* _Source excerpt_:
— BEGIN —

Thursday February 19, 08:20 PM
PRESS DIGEST-Australian Business News - Feb 20
Compiled for Reuters by Media Monitors. Reuters has not verified these stories and does not vouch for their accuracy.
THE AUSTRALIAN FINANCIAL REVIEW (www.afr.com)
-- China's Hunan Valin Iron and Steel has lodged an application with the Foreign Investment Review Board for approval of an expected investment in Australian iron-ore miner Fortescue Metals Group. Valin yesterday confirmed it was in talks with Fortescue, with speculation it may invest up to A$3 billion in the company. Talks between the two companies are thought to have been underway for some time, although Valin general manager Li Jianguo yesterday said there are concerns about Fortescue's high debt levels. Page 42.
--Embattled Australian miner OZ Minerals is believed to be close to agreeing to the sale of two projects, which should allow the company to receive an extension from its lenders. The extension would allow OZ to put a proposed A$3.7 billion takeover deal from China's Minmetals to shareholders in May. The two projects, the Martabe gold project in Indonesia and the Golden Grove mine in Western Australia, are expected to provide OZ with more than A$425 million. Page 42.
--Australian gold miner Lihir Gold (Munich: 897459 - news) yesterday announced its full-year results, with a 54 percent increase in underlying profit to A$184.9 million. However, chief executive Arthur Hood said the company will not pay a dividend this year, as 'we have a massive investment program over the next three to four years that we need to fund.' Mr Hood said Lihir was in a good position to fund its growth projects in Papua New Guinea and West Africa, but he did not rule out a later capital raising. Page 43.
--Australian scrap metal recycler Sims Metal Management yesterday released its first-half results, reporting a net loss of A$79.3 million, which includes a A$173 million write-down from its recently acquired business in the United States (US). Sims did not provide full-year guidance, however analysts expect the company will return to profit in the second-half, with a consensus figure of around A$172 million net profit for the year.
Sims said it is aiming to achieve savings of A$40 million a month from cost cutting measures. Page 43.
THE AUSTRALIAN (www.theaustralian.news.com.au)

— END —

* _Exercise 1_:
Filter the records down to the lines that contain the word "farther", and copy each one.
The records that follow the text are unrelated to it.

Stored records
— BEGIN —

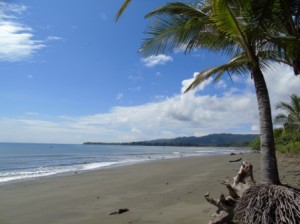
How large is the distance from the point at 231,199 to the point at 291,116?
27.7m

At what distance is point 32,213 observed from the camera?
9023 mm

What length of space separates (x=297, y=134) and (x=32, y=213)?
2397cm

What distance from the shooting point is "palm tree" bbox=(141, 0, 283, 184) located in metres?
5.70

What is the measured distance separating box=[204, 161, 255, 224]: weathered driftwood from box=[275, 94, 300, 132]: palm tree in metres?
26.4

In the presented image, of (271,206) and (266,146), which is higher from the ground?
(266,146)

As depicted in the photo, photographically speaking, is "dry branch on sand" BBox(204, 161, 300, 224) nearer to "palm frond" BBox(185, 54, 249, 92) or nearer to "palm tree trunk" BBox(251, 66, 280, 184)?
"palm tree trunk" BBox(251, 66, 280, 184)

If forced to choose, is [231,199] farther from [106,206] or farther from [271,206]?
[106,206]

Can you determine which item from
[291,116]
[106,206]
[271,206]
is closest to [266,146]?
[271,206]

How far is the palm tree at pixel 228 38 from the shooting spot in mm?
5695

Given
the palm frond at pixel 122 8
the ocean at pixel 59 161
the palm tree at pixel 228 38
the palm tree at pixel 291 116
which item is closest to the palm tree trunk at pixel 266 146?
the palm tree at pixel 228 38

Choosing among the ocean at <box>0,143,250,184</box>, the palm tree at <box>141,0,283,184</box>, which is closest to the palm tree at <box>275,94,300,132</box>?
the ocean at <box>0,143,250,184</box>

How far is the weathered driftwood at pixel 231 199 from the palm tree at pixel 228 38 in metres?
0.40

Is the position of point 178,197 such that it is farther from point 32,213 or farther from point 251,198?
point 251,198

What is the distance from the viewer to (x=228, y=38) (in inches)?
281
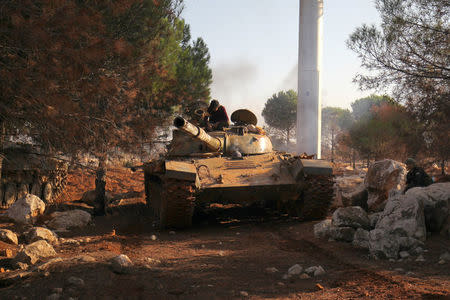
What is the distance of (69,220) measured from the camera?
29.8ft

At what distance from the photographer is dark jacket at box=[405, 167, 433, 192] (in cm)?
880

— END —

* _Exercise 2_:
Name every mining or metals company mentioned in the news items of the press digest.

* _Full solution 1_:
If forced to choose, is [231,199] farther from [106,206] or farther from [271,206]?
Is the position of point 178,197 such that it is farther from point 32,213 or farther from point 251,198?

* _Full solution 2_:
Hunan Valin Iron and Steel, Fortescue Metals Group, OZ Minerals, Minmetals, Lihir Gold, Sims Metal Management